To be done: Each record needs to be echoed exactly; can you do that?

Extracted information:
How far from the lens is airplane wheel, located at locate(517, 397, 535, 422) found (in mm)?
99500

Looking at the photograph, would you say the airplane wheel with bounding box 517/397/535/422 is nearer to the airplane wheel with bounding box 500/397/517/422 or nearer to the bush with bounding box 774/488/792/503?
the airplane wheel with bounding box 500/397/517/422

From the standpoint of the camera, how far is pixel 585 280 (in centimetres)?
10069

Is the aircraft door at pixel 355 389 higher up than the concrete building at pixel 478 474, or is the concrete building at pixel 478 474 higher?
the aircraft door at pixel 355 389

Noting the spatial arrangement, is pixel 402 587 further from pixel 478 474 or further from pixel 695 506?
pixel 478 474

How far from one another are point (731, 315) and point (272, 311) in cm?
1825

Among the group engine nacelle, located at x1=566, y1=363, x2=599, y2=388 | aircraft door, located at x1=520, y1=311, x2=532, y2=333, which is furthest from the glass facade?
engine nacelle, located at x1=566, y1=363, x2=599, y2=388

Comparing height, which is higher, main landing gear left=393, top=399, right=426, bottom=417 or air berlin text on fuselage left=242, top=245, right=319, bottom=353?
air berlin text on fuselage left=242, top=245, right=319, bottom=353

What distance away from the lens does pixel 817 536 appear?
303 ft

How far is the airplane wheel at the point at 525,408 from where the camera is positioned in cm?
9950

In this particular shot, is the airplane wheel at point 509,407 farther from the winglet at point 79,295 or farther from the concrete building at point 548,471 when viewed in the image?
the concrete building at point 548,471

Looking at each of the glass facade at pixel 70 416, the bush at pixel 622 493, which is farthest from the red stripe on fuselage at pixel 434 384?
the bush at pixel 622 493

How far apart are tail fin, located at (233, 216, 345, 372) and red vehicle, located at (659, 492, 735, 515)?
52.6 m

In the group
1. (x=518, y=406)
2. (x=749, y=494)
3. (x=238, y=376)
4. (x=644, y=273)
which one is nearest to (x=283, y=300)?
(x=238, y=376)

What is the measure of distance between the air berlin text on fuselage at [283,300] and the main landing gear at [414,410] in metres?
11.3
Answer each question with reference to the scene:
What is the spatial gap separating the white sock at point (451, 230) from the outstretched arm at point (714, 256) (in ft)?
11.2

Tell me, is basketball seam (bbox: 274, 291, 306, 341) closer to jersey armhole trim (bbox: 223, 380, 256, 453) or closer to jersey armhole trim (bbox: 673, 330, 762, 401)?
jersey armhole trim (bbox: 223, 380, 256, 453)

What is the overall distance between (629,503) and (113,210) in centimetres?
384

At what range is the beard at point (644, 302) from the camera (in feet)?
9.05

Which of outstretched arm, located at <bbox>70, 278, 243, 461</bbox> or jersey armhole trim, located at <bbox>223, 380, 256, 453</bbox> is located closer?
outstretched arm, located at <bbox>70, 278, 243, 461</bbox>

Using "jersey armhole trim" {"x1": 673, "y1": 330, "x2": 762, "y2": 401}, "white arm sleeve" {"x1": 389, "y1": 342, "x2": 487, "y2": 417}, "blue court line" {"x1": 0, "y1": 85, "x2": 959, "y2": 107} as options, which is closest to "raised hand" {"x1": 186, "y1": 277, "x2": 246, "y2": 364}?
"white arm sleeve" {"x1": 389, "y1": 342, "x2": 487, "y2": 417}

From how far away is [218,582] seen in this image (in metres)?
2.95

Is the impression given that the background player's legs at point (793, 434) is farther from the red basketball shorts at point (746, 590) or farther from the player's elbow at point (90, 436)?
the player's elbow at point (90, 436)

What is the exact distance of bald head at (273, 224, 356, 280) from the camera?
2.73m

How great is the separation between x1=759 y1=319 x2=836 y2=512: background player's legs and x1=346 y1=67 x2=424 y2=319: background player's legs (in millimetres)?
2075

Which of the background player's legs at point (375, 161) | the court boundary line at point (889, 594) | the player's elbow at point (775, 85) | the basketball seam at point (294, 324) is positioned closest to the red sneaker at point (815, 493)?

Final result:
How far from the lens is airplane wheel, located at locate(517, 397, 535, 422) found (in mm)?
99500

Looking at the photograph, would you say the airplane wheel with bounding box 517/397/535/422 is nearer to the airplane wheel with bounding box 500/397/517/422 or nearer to the bush with bounding box 774/488/792/503?
the airplane wheel with bounding box 500/397/517/422

From the standpoint of the camera, how far is pixel 585 280 (in centimetres)?
10069

Is the aircraft door at pixel 355 389 higher up than the concrete building at pixel 478 474, or is the concrete building at pixel 478 474 higher?
the aircraft door at pixel 355 389

Noting the spatial arrangement, is pixel 402 587 further from pixel 478 474 or further from pixel 695 506?
pixel 478 474

How far from one another are point (731, 315) and point (272, 311) in cm?
1825

Among the group engine nacelle, located at x1=566, y1=363, x2=599, y2=388 | aircraft door, located at x1=520, y1=311, x2=532, y2=333, which is furthest from the glass facade?
engine nacelle, located at x1=566, y1=363, x2=599, y2=388

Comparing height, which is higher, main landing gear left=393, top=399, right=426, bottom=417 or air berlin text on fuselage left=242, top=245, right=319, bottom=353?
air berlin text on fuselage left=242, top=245, right=319, bottom=353

What distance away from the lens does pixel 817 536 appear?
303 ft

How far is the airplane wheel at the point at 525,408 from where the camera is positioned in cm?
9950

In this particular shot, is the airplane wheel at point 509,407 farther from the winglet at point 79,295 or farther from the concrete building at point 548,471 when viewed in the image?
the concrete building at point 548,471

Looking at each of the glass facade at pixel 70 416, the bush at pixel 622 493, which is farthest from the red stripe on fuselage at pixel 434 384?
the bush at pixel 622 493

How far apart are tail fin, located at (233, 216, 345, 372) and red vehicle, located at (659, 492, 735, 515)?
52.6 m

In the group
1. (x=518, y=406)
2. (x=749, y=494)
3. (x=238, y=376)
4. (x=644, y=273)
which one is nearest to (x=283, y=300)?
(x=238, y=376)

What is the measure of distance between the air berlin text on fuselage at [283,300] and the main landing gear at [414,410] in metres?
11.3
Answer each question with reference to the scene:
What is the spatial gap separating the white sock at point (451, 230) from the outstretched arm at point (714, 256) (in ft)?
11.2

Tell me, is basketball seam (bbox: 274, 291, 306, 341) closer to jersey armhole trim (bbox: 223, 380, 256, 453) or closer to jersey armhole trim (bbox: 673, 330, 762, 401)?
jersey armhole trim (bbox: 223, 380, 256, 453)

What is the overall distance between (629,503) and (113,210) in centimetres?
384

At what range is the beard at point (644, 302) from the camera (in feet)?
9.05

Which of outstretched arm, located at <bbox>70, 278, 243, 461</bbox> or jersey armhole trim, located at <bbox>223, 380, 256, 453</bbox> is located closer?
outstretched arm, located at <bbox>70, 278, 243, 461</bbox>

Using "jersey armhole trim" {"x1": 673, "y1": 330, "x2": 762, "y2": 401}, "white arm sleeve" {"x1": 389, "y1": 342, "x2": 487, "y2": 417}, "blue court line" {"x1": 0, "y1": 85, "x2": 959, "y2": 107} as options, which is closest to "raised hand" {"x1": 186, "y1": 277, "x2": 246, "y2": 364}?
"white arm sleeve" {"x1": 389, "y1": 342, "x2": 487, "y2": 417}

From how far away is [218,582] seen in this image (in metres)?
2.95

Is the impression given that the background player's legs at point (793, 434) is farther from the red basketball shorts at point (746, 590) or farther from the player's elbow at point (90, 436)?
the player's elbow at point (90, 436)

What is the exact distance of bald head at (273, 224, 356, 280) from the camera?
2.73m

How great is the separation between x1=759 y1=319 x2=836 y2=512: background player's legs and x1=346 y1=67 x2=424 y2=319: background player's legs (in millimetres)?
2075

Which of the background player's legs at point (375, 161) | the court boundary line at point (889, 594) | the player's elbow at point (775, 85) | the basketball seam at point (294, 324) is positioned closest to the red sneaker at point (815, 493)?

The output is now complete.